**** Exercise materials ****

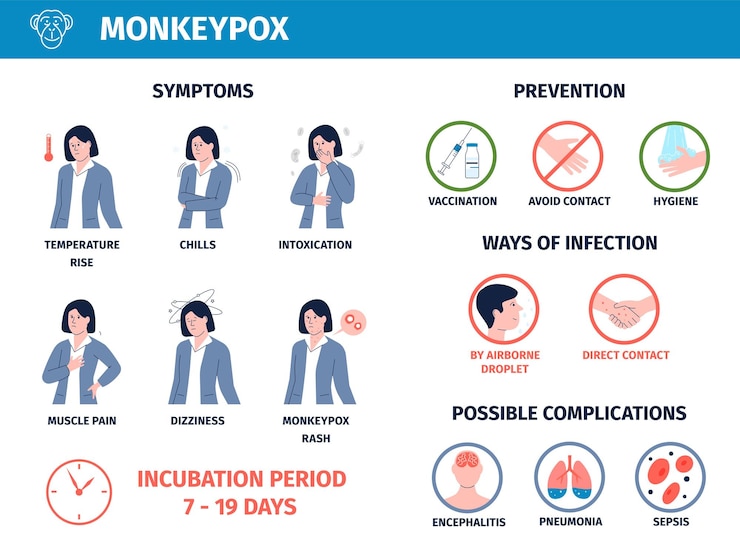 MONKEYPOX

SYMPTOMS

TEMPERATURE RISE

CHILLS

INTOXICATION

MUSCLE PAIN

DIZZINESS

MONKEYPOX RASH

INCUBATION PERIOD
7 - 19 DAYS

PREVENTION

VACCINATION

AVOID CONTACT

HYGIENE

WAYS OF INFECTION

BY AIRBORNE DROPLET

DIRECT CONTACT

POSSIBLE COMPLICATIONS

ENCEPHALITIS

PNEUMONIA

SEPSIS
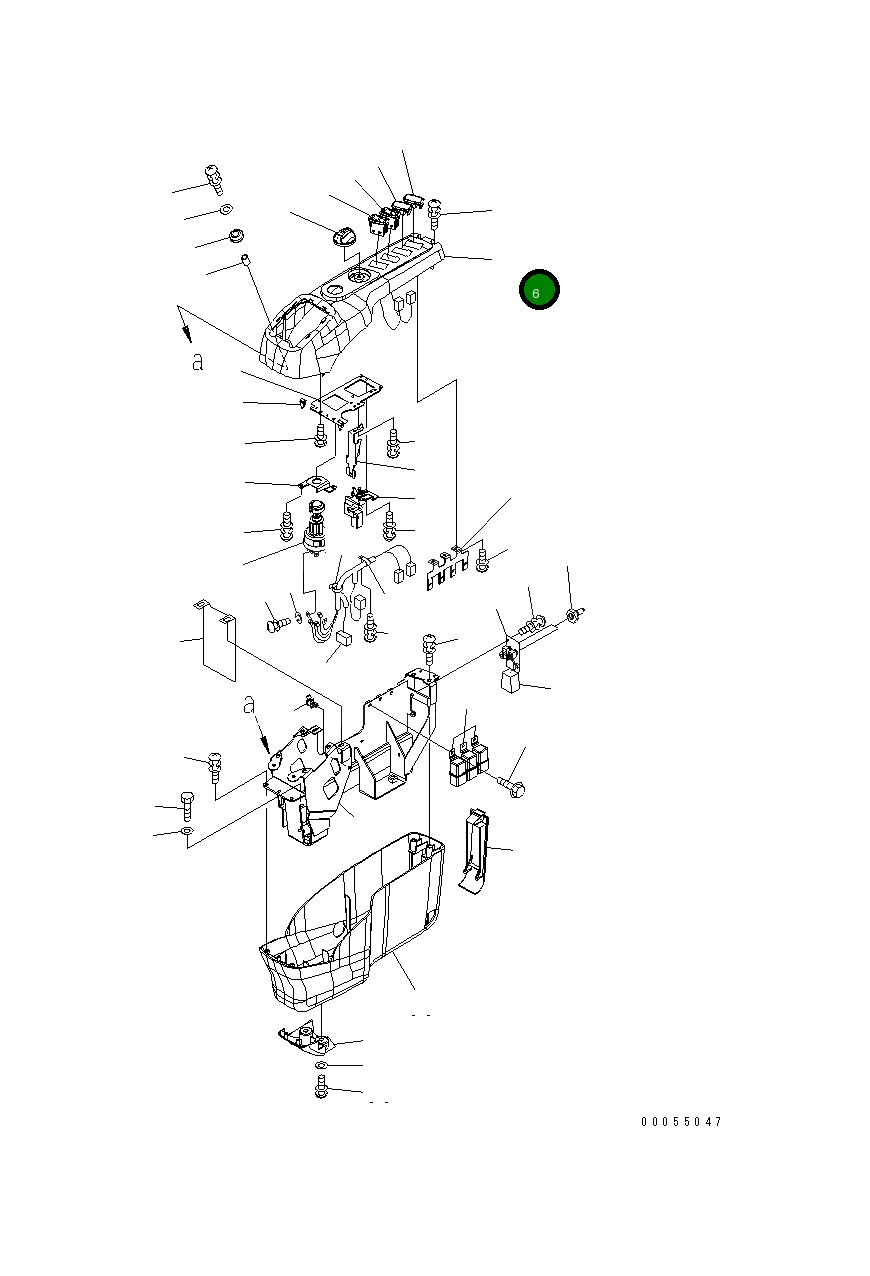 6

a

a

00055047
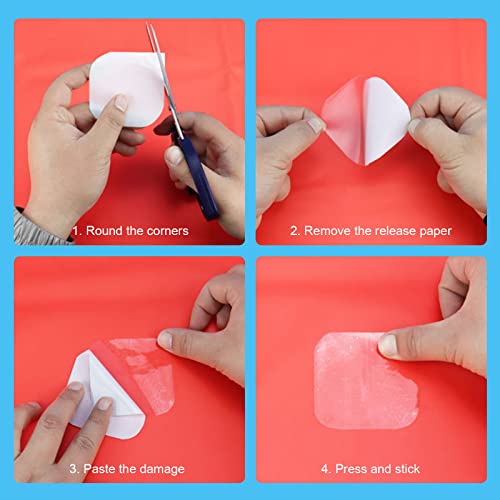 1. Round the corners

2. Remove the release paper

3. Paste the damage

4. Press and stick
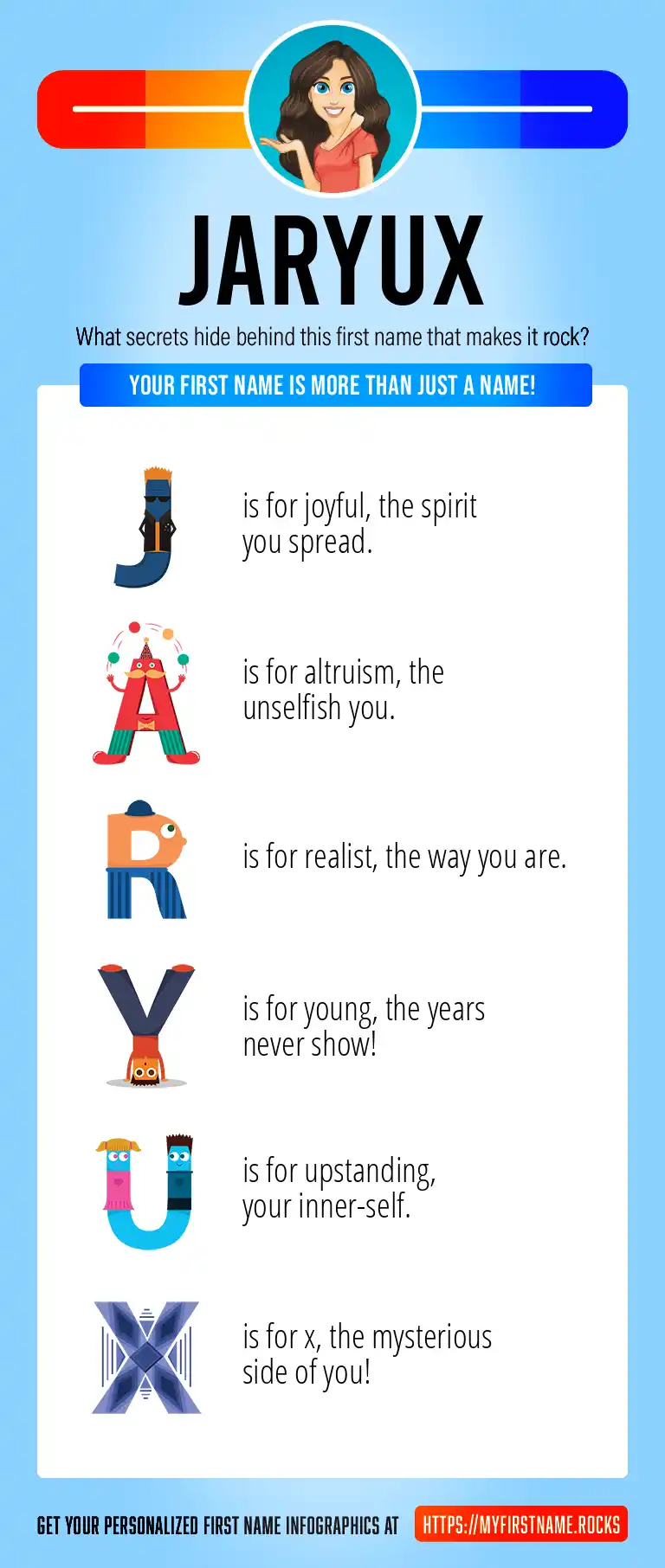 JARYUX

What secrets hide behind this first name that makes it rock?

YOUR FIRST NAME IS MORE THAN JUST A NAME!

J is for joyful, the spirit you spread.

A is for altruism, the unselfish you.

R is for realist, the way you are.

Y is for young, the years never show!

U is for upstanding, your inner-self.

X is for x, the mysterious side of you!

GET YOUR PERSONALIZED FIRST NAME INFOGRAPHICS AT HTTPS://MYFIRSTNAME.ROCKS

****
**** Exercise materials ****

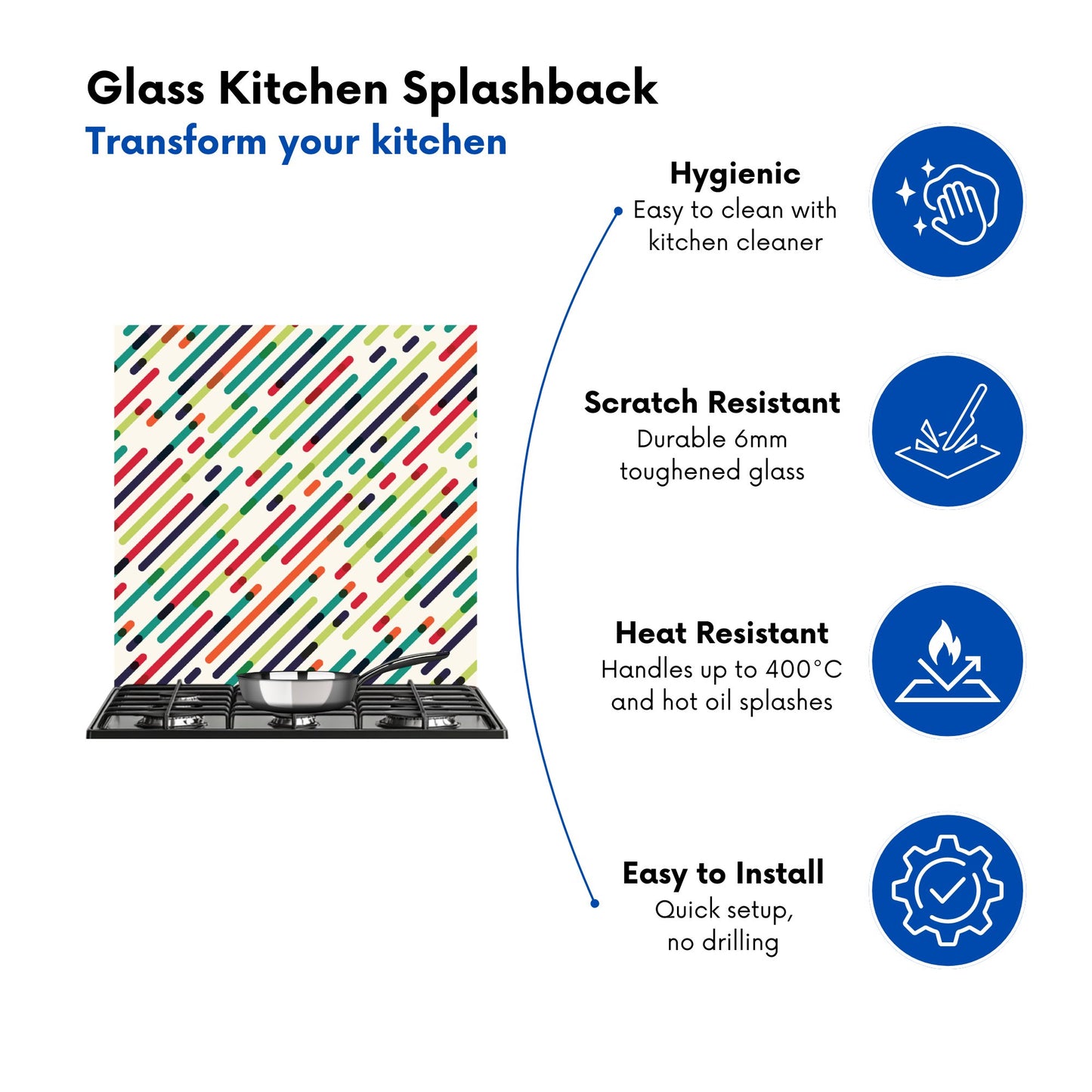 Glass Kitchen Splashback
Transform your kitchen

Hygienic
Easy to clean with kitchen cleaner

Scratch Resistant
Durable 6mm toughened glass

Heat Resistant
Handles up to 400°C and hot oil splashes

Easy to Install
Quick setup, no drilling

****

◆ What is being asked ◆
One number is all the reply should hold: how many lines in these records include the word "Easy".

◆ Solution to this problem ◆
2